Try it
Below are some records. Print all of them exactly as they appear.

[Opening Task inputs section]

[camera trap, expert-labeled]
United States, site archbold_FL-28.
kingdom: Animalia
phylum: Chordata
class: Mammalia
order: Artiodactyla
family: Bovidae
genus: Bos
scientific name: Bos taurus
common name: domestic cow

[Closing Task inputs section]

Answer to this exercise
[camera trap, expert-labeled]
United States, site archbold_FL-28.
kingdom: Animalia
phylum: Chordata
class: Mammalia
order: Artiodactyla
family: Bovidae
genus: Bos
scientific name: Bos taurus
common name: domestic cow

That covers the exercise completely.